Wednesday, September 13, 2006

Book Review: Og Mandino's "THE GREATEST SALESMAN IN THE WORLD"

By Steve Savage "King of the Beasts"

There is something heroic in the way in which "true" salespeople earn their living. It requires a warrior's mentality. If you are a "Commission Only" salesperson, and cannot afford to fail because you have nowhere to fail to, "The Greatest Salesman in the World" is the map that will guide you on that road that winds uphill all the way to the very end on the day's journey that lasts from morn to night, my friend.

I first read "The Greatest Salesman," August 8, 1973, and, immediately thereafter, vectored into a Cosmic Consciousness Experience, the resultant of which was a perfectly integrated structure-function relationship in which I and the book became one. I have read "The Greatest Salesman" every day from the day of that experience to the present.

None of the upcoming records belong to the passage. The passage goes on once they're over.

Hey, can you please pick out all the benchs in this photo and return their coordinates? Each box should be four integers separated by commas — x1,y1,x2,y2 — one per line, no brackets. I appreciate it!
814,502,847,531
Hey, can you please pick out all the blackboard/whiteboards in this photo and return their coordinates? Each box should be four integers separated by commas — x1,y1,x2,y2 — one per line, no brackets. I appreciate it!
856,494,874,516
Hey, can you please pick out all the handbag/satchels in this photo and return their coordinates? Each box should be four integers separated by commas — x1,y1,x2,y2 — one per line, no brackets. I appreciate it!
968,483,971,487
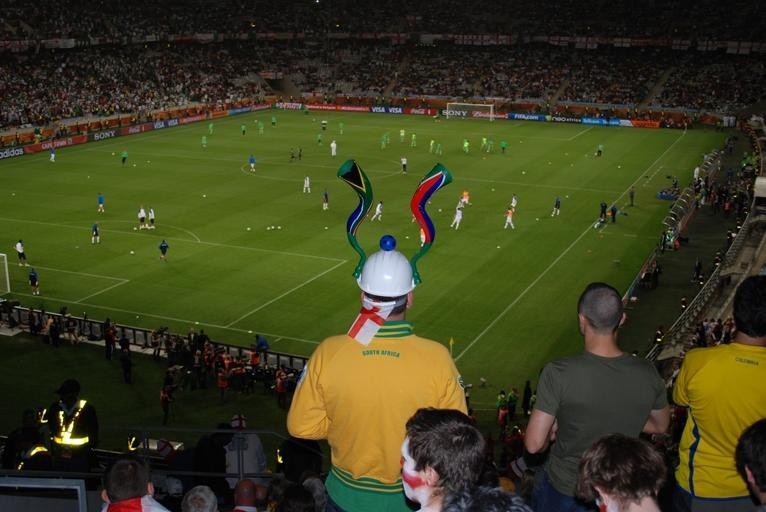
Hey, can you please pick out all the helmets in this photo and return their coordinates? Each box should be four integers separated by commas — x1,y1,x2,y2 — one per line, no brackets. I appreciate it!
356,250,417,298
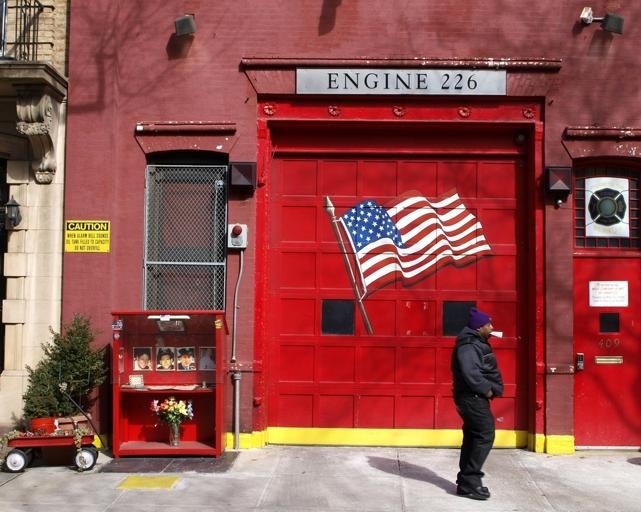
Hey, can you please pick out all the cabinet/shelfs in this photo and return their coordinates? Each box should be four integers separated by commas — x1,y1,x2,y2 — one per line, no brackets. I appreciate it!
109,308,230,458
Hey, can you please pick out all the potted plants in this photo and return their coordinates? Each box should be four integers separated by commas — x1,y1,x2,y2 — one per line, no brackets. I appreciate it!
42,312,108,430
22,363,60,434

Ralph Waldo Emerson, among others, has said that "we become what we think about." "The Greatest Salesman" is what I think about. I recorded the words of the 10 Scrolls on cassette, in my own voice, and listen to it on my morning drive to the office and on the way home.

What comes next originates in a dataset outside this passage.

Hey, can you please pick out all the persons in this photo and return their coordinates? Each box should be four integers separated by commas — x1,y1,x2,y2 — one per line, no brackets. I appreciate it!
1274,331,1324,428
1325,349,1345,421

There are three books which I emphatically recommend to all who won't eat until they shoot the buffalo:
1. "Skill With People" by Les Giblin;
2. "The Greatest Salesman in the World" by Og Mandino; and
3. "Closing the Sale" by J. Douglas Edwards.

Les Giblin reveals what it is that people need to hear; Og Mandino essentially shows you how to brainwash yourself with the principles for success, and J. Douglas Edwards will teach you how to get the money. Each of these books can be easily and quickly read in one sitting. Buy these books at any cost. Do not borrow them! As one of my Master Teachers, "Cherry Hill Fats," the 700-pound creative sales genius was fond of saying, "People only value what they pay for; they only read what they buy.

Og Mandino and I spoke often over the years before his return to the Father, the true Author of "The Greatest Salesman." If the world followed his teachings, we would all become like storybook children walking hand in hand across the meadow.